» EXTRACT TO READ

((

View Full Version : Dallas are a bunch of hacks! FC/FS
mpruitt
09 Feb 2004, 12:08 AM
This perhaps isn't the best way to answer your question, but I happen to have all-time* points per game and all-time cards per game.
PPG C/GP
Los Angeles 2.115384615 N.E. Revolution 2
D.C. United 1.868131868 Los Angeles 1.950549451
Dallas Burn 1.785714286 Chicago Fire 1.901869159
Chicago Fire 1.728476821 MetroStars 1.846511628
Kansas City 1.655737705 Columbus Crew 1.841059603
Tampa Bay 1.64516129 Colorado Rapids 1.807692308
San Jose 1.626373626 Miami Fusion 1.729032258
Columbus Crew 1.462616822 D.C. United 1.697802198
Miami Fusion 1.459016393 Kansas City 1.677570093
Colorado Rapids 1.364485981 Dallas Burn 1.675824176
MetroStars 1.313084112 Tampa Bay 1.508196721
N.E. Revolution 1.251162791 San Jose 1.495327103
So over the course of MLS history it doesn't appear that there's much of a surface connection. A lot of the problem is however, I'm not much of a statistician. This stuff is all pretty basic math and I fear that my simple rankings are just flat out missing something. I can go back and put in the stats for cards per season and run the numbers. I also have some more all-time stats related to cards but none of it is all that interesting.
*note again "all-time" is 2002-1996.
**Could one of you smart guys maybe suggest a better statistical manner for trying to map some of these trends?
beineke
09 Feb 2004, 10:36 AM
Originally posted by maxim-1
**Could one of you smart guys maybe suggest a better statistical manner for trying to map some of these trends?
1) It's worth the labor of producing year-by-year totals. By averaging across seasons, you're probably hurting yourself.
2) Once you have all the individual season data, make a scatterplot (x-axis: win pct, y-axis: cards per game) and see if a trend is visible.
gotyourback
09 Feb 2004, 02:57 PM
Originally posted by beineke
1) It's worth the labor of producing year-by-year totals. By averaging across seasons, you're probably hurting yourself.
2) Once you have all the individual season data, make a scatterplot (x-axis: win pct, y-axis: cards per game) and see if a trend is visible.
This sounds like it would do the job very nicely. Thanks.
ur_land
09 Feb 2004, 03:40 PM
One thing that (if you go to the trouble of doing a full on statistical analysis) you might want to consider is the fact that the data for team across years have some dependency.
Because teams have many of the same players (and coaches) from year to year, their fouls suffered and caused from year to year will not be independent observations.

))

» DIRECTION
Do these statements agree with the forum thread above? Answer yes or no for each and quote the words from the thread that decide it.
1. The "all-time" figures cover the seasons from 1996 through 2002.
2. beineke advises averaging the data across seasons.
3. ur_land says a team's fouls from one year to the next are independent observations.

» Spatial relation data
((

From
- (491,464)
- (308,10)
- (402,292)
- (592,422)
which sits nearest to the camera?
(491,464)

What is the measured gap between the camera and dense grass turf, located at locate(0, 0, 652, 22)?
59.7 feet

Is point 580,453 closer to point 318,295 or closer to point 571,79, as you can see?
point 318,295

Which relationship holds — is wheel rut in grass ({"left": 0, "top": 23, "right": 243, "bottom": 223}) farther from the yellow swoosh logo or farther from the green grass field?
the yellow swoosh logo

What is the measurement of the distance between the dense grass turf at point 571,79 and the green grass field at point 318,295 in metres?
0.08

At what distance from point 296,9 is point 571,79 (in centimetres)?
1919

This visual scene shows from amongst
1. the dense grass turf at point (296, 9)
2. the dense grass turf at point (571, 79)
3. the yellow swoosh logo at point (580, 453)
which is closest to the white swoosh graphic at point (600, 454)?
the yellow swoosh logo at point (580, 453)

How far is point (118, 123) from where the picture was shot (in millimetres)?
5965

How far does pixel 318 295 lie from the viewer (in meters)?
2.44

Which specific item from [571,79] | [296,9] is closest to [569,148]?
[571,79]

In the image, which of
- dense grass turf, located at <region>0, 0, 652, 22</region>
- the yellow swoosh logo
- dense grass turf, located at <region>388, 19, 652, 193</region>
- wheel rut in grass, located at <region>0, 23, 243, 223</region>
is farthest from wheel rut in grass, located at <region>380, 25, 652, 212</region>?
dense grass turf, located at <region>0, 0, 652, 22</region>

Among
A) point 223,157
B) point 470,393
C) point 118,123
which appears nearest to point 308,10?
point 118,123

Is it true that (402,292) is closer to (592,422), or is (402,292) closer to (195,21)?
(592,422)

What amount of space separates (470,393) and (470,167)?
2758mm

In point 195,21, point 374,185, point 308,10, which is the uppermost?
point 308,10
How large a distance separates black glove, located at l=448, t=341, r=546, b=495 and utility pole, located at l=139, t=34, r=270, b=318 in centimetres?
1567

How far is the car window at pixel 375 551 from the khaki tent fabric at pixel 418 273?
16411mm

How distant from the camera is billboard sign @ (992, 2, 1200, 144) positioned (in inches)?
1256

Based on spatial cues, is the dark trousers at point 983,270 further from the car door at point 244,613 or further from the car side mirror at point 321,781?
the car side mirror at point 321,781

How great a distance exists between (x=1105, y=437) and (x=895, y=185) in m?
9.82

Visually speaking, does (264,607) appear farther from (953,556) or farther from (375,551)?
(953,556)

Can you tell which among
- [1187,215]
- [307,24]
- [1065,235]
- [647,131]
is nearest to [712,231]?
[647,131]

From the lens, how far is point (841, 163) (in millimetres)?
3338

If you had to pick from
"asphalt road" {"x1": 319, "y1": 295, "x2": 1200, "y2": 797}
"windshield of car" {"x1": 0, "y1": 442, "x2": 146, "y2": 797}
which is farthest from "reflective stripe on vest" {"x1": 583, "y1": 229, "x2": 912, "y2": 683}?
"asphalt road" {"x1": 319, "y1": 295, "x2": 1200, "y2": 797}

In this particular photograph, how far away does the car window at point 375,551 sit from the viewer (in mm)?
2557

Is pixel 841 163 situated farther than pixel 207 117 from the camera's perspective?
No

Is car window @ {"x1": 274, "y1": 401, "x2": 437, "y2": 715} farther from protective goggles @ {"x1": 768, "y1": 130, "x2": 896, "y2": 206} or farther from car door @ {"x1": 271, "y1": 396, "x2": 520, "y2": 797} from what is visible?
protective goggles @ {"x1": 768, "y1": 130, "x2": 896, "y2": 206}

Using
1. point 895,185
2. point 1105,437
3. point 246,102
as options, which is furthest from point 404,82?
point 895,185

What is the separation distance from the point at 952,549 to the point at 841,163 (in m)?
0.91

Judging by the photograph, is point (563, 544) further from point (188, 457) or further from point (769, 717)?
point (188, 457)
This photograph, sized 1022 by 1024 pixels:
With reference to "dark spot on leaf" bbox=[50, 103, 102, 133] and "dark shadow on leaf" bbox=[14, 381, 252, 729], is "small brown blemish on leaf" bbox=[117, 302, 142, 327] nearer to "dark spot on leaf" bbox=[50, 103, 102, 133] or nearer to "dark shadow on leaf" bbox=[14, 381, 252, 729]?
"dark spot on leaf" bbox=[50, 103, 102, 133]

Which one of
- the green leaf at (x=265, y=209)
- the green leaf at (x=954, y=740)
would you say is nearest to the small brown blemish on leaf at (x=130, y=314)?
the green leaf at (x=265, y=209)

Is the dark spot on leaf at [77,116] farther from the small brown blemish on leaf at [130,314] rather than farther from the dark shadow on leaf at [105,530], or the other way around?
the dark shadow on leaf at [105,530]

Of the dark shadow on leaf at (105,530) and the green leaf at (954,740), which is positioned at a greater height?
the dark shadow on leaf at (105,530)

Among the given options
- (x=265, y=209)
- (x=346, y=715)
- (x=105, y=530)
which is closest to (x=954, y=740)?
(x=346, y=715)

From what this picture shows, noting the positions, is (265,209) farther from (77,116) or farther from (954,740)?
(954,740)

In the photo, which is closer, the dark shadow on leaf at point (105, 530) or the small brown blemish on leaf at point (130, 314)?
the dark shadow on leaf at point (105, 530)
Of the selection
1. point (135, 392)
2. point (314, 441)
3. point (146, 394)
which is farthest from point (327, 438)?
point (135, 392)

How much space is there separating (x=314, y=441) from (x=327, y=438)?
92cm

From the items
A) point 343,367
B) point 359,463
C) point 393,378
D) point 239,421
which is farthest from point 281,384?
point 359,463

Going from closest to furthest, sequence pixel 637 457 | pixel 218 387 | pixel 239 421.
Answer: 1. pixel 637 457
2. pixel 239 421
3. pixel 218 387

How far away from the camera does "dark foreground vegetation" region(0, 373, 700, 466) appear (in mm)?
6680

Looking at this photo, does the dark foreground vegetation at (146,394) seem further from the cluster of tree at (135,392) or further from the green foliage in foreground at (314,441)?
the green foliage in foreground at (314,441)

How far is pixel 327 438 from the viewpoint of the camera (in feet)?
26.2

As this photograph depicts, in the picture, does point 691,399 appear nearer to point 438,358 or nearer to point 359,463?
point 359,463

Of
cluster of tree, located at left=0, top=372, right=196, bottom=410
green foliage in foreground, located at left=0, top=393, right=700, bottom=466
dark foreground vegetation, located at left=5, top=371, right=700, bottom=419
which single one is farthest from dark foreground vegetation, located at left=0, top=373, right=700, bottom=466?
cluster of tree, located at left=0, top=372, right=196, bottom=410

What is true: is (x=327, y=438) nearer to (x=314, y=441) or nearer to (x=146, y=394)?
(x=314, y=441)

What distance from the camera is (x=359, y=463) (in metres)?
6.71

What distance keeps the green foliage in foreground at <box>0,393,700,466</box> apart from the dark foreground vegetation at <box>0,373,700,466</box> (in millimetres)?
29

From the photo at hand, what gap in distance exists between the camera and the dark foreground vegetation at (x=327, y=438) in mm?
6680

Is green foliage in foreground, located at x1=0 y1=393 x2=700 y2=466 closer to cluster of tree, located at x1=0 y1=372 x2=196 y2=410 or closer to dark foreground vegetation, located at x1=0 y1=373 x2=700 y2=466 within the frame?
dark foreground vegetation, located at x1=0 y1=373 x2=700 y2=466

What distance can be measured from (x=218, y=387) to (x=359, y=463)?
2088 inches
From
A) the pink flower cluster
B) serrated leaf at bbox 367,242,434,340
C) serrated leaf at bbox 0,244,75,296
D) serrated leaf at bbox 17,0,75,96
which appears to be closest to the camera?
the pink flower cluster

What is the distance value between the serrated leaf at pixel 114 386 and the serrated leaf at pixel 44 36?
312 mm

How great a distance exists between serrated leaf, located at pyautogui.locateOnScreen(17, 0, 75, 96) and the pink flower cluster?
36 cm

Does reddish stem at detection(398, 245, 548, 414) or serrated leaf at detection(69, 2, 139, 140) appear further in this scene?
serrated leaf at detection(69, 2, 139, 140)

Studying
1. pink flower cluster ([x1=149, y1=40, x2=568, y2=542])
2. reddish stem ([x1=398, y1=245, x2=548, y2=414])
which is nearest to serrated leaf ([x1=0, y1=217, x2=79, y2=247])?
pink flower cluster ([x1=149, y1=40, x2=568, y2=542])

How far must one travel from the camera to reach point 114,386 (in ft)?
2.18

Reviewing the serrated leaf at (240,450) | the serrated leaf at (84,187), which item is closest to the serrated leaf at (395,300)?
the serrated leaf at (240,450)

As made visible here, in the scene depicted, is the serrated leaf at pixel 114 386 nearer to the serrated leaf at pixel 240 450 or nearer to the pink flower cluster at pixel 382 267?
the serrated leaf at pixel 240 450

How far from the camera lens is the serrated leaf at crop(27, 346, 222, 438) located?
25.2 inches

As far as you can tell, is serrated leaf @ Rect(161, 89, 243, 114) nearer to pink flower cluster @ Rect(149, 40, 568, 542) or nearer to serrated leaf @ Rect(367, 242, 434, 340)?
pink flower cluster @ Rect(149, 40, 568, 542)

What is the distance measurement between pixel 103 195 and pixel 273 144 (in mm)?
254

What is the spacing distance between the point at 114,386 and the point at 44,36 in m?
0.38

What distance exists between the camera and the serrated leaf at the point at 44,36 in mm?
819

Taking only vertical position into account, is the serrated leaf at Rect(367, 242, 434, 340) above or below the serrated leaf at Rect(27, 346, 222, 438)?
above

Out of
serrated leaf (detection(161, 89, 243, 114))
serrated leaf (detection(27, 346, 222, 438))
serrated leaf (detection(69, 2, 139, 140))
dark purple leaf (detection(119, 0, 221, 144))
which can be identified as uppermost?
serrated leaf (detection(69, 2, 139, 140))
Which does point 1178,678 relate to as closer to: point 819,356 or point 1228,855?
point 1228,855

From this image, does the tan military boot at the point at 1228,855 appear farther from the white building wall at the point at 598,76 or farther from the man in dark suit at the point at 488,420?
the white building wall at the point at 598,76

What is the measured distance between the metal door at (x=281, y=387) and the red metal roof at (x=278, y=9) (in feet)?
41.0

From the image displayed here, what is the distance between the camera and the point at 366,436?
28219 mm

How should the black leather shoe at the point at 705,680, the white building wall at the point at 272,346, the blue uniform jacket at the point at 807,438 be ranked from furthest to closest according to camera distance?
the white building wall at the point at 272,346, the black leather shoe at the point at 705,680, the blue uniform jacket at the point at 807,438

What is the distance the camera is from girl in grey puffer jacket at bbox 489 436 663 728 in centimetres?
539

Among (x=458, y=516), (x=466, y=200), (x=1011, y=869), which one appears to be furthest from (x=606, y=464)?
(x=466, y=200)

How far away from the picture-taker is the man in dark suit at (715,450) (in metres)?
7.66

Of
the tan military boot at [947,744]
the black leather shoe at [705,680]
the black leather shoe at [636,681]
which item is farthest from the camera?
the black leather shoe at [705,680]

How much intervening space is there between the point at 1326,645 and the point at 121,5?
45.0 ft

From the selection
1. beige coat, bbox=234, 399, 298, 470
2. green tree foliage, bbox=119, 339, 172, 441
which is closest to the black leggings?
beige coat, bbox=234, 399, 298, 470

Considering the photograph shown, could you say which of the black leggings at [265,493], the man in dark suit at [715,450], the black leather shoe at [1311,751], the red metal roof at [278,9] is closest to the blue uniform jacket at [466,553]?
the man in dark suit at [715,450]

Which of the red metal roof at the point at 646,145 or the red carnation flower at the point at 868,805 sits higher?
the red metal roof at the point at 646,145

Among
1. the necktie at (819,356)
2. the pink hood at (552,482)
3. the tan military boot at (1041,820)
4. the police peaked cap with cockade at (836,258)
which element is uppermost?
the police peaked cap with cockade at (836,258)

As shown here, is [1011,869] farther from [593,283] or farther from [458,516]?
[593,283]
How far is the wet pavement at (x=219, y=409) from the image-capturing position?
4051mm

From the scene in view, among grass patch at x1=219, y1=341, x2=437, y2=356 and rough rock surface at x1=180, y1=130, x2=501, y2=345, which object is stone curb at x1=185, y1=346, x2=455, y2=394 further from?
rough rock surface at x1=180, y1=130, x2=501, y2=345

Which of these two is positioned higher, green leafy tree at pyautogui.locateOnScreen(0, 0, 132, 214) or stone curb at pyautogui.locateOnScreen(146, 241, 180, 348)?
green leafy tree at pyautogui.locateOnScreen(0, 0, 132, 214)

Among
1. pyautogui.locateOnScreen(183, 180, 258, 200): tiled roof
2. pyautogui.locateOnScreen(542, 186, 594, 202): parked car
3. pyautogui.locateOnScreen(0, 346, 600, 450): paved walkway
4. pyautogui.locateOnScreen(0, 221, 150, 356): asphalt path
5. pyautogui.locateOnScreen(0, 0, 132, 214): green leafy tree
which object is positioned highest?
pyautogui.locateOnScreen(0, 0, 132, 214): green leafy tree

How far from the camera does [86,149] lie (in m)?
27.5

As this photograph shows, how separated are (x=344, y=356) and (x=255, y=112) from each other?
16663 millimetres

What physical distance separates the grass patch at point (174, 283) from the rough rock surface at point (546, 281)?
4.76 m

))

» EXERCISE RESULT
1. Yes: "*note again "all-time" is 2002-1996."
2. No: "By averaging across seasons, you're probably hurting yourself."
3. No: "their fouls suffered and caused from year to year will not be independent observations."